114071 Rev. A 2-1
Chapter 2
TCP, FTP, Telnet, and NTP Concepts
This chapter describes the concepts behind TCP, FTP, Telnet, and NTP and how
we implement them in Bay Networks routers. You can use this information to
decide how to customize TCP, FTP, Telnet, and NTP parameters for your system.
TCP Overview
In the 1970s, the Defense Advanced Research Projects Agency (DARPA) of the
U.S. Department of Defense (DOD) developed the Transmission Control Protocol
(TCP) to provide communication among hosts manufactured by different vendors.
DARPA designed TCP to work within a layered hierarchy of networking
protocols, using the Internet Protocol (IP) to transfer data.
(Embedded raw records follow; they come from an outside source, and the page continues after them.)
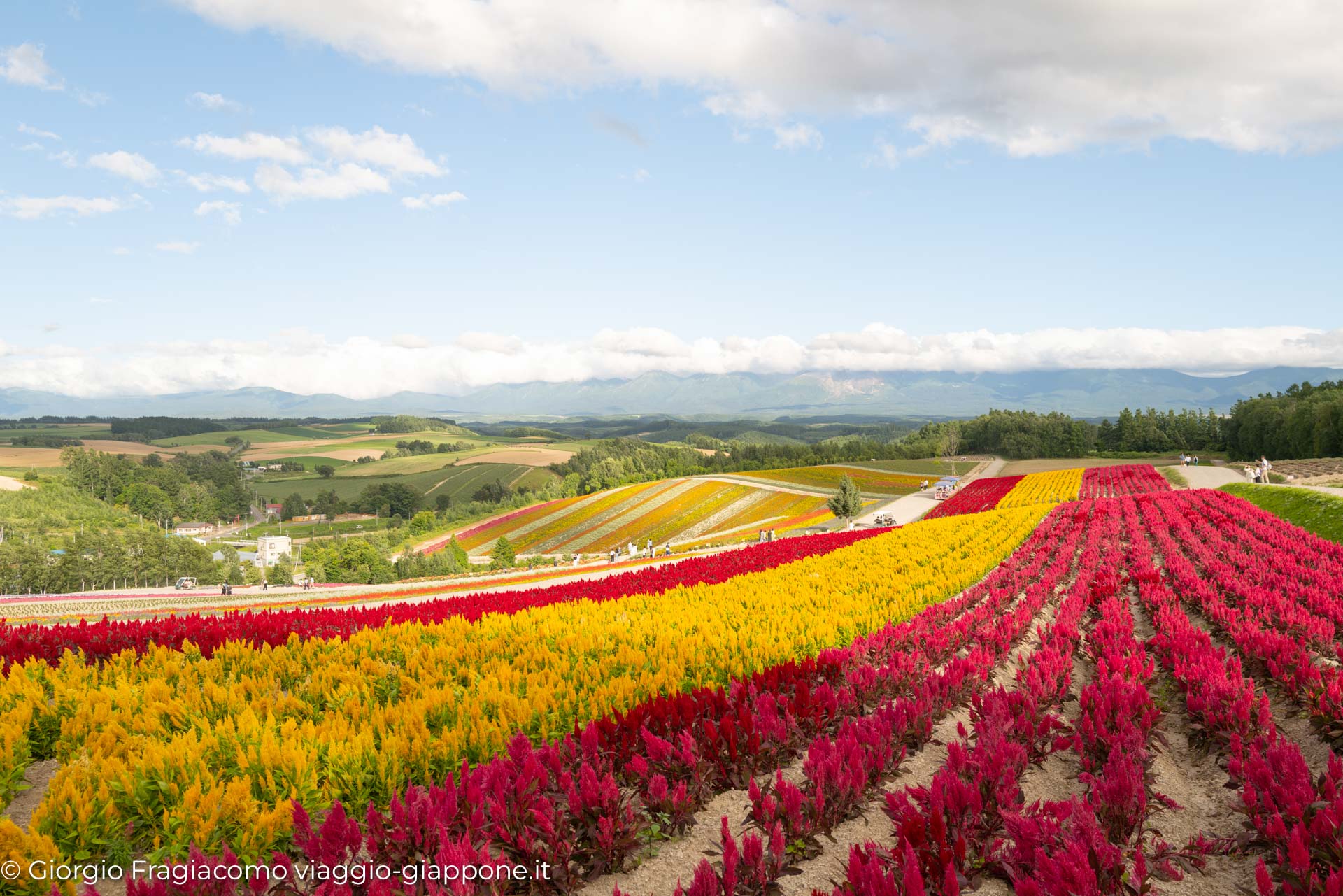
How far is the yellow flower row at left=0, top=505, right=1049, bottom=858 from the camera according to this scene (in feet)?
13.7

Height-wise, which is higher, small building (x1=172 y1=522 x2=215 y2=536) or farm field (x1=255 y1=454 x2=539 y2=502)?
farm field (x1=255 y1=454 x2=539 y2=502)

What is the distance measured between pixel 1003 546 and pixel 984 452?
106 metres

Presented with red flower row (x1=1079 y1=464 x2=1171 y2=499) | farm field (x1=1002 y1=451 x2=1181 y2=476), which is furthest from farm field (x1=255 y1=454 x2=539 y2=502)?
red flower row (x1=1079 y1=464 x2=1171 y2=499)

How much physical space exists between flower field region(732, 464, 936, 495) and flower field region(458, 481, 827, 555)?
332 cm

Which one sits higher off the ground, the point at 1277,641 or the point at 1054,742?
the point at 1277,641

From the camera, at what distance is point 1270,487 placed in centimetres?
2938

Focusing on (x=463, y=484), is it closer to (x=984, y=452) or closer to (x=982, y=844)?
(x=984, y=452)

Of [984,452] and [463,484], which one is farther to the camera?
[463,484]

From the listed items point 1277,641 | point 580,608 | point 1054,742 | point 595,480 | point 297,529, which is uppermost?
point 1277,641

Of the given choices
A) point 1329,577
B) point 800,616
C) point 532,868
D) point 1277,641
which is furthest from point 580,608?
point 1329,577

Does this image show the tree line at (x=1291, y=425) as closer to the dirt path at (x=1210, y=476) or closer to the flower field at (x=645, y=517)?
the dirt path at (x=1210, y=476)

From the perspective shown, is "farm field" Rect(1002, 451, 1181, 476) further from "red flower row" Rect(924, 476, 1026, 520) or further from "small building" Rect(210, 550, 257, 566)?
"small building" Rect(210, 550, 257, 566)

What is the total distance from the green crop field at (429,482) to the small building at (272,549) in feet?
106

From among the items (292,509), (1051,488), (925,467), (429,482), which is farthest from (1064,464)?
(292,509)
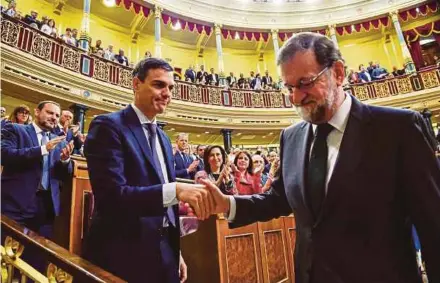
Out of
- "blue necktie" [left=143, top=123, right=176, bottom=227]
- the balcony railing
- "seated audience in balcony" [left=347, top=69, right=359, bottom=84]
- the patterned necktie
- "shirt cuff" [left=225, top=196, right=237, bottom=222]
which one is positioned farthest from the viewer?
"seated audience in balcony" [left=347, top=69, right=359, bottom=84]

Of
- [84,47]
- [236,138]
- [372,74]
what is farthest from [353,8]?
[84,47]

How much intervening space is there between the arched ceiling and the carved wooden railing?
1149cm

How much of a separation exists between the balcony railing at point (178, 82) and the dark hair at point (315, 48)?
698 cm

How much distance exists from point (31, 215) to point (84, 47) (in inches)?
278

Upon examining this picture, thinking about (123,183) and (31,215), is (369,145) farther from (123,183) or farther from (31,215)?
(31,215)

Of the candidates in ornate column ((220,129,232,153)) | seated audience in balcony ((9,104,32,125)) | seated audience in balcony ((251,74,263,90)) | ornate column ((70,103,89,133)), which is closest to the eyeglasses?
seated audience in balcony ((9,104,32,125))

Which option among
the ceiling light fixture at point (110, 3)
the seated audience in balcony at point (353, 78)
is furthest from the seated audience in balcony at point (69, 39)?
the seated audience in balcony at point (353, 78)

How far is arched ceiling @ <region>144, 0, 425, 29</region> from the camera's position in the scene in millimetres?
12031

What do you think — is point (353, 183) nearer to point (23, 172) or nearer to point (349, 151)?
point (349, 151)

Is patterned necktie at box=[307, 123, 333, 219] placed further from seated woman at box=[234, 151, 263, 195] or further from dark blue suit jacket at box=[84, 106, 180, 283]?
seated woman at box=[234, 151, 263, 195]

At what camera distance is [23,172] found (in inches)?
92.6

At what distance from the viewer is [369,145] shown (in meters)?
1.05

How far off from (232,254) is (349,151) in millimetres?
1884

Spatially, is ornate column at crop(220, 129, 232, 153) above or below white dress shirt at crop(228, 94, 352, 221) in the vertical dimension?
above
Built upon the IP layer suite, TCP is a connection-oriented, end-to-end protocol
that provides the packet sequencing, error control, and other services required to
provide reliable end-to-end communications. IP takes the packet from TCP and
passes it along whatever gateways are needed, for delivery to the remote TCP
layer through the remote IP layer.
The Bay Networks implementation of TCP generally ensures good terminal server
performance on slow-speed links as well as high-speed LAN links. TCP Services
are required to support upper-layer protocols, such as Telnet and FTP, which are
part of the TCP/IP suite.
TCP does not require reliability of the communication protocols below itself.
Therefore, TCP functions with lower-level protocols that are simple, potentially
unreliable datagram services. TCP uses IP for a lower-level protocol.